====== DATA EXCERPTS ======
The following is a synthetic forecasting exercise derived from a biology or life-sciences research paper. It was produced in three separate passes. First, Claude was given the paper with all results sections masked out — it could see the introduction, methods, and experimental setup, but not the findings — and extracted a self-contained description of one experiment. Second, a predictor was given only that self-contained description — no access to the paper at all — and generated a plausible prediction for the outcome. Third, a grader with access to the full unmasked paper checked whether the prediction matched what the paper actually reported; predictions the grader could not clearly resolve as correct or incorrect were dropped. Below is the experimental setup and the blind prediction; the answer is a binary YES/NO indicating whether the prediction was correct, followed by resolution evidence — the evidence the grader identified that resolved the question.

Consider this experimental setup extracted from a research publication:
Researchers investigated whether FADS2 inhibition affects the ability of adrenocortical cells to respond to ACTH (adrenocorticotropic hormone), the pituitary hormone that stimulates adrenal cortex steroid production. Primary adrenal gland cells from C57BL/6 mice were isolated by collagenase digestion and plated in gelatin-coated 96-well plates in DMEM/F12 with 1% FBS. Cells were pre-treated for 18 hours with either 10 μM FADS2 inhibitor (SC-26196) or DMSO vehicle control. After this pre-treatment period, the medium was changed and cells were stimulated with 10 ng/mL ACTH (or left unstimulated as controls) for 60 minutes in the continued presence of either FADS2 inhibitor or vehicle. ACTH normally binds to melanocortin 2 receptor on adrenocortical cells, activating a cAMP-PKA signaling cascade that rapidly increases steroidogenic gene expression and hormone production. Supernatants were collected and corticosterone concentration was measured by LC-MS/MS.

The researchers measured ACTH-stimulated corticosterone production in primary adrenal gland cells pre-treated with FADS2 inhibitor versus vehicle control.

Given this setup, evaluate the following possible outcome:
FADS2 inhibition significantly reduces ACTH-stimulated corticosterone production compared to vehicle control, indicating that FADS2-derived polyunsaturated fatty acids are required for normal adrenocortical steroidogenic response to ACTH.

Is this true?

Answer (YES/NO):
======
WHAT IS NEEDED: Each of the lines above must appear again, unchanged.

SOLUTION TO THE PROBLEM:
The following is a synthetic forecasting exercise derived from a biology or life-sciences research paper. It was produced in three separate passes. First, Claude was given the paper with all results sections masked out — it could see the introduction, methods, and experimental setup, but not the findings — and extracted a self-contained description of one experiment. Second, a predictor was given only that self-contained description — no access to the paper at all — and generated a plausible prediction for the outcome. Third, a grader with access to the full unmasked paper checked whether the prediction matched what the paper actually reported; predictions the grader could not clearly resolve as correct or incorrect were dropped. Below is the experimental setup and the blind prediction; the answer is a binary YES/NO indicating whether the prediction was correct, followed by resolution evidence — the evidence the grader identified that resolved the question.

Consider this experimental setup extracted from a research publication:
Researchers investigated whether FADS2 inhibition affects the ability of adrenocortical cells to respond to ACTH (adrenocorticotropic hormone), the pituitary hormone that stimulates adrenal cortex steroid production. Primary adrenal gland cells from C57BL/6 mice were isolated by collagenase digestion and plated in gelatin-coated 96-well plates in DMEM/F12 with 1% FBS. Cells were pre-treated for 18 hours with either 10 μM FADS2 inhibitor (SC-26196) or DMSO vehicle control. After this pre-treatment period, the medium was changed and cells were stimulated with 10 ng/mL ACTH (or left unstimulated as controls) for 60 minutes in the continued presence of either FADS2 inhibitor or vehicle. ACTH normally binds to melanocortin 2 receptor on adrenocortical cells, activating a cAMP-PKA signaling cascade that rapidly increases steroidogenic gene expression and hormone production. Supernatants were collected and corticosterone concentration was measured by LC-MS/MS.

The researchers measured ACTH-stimulated corticosterone production in primary adrenal gland cells pre-treated with FADS2 inhibitor versus vehicle control.

Given this setup, evaluate the following possible outcome:
FADS2 inhibition significantly reduces ACTH-stimulated corticosterone production compared to vehicle control, indicating that FADS2-derived polyunsaturated fatty acids are required for normal adrenocortical steroidogenic response to ACTH.

Is this true?

Answer (YES/NO):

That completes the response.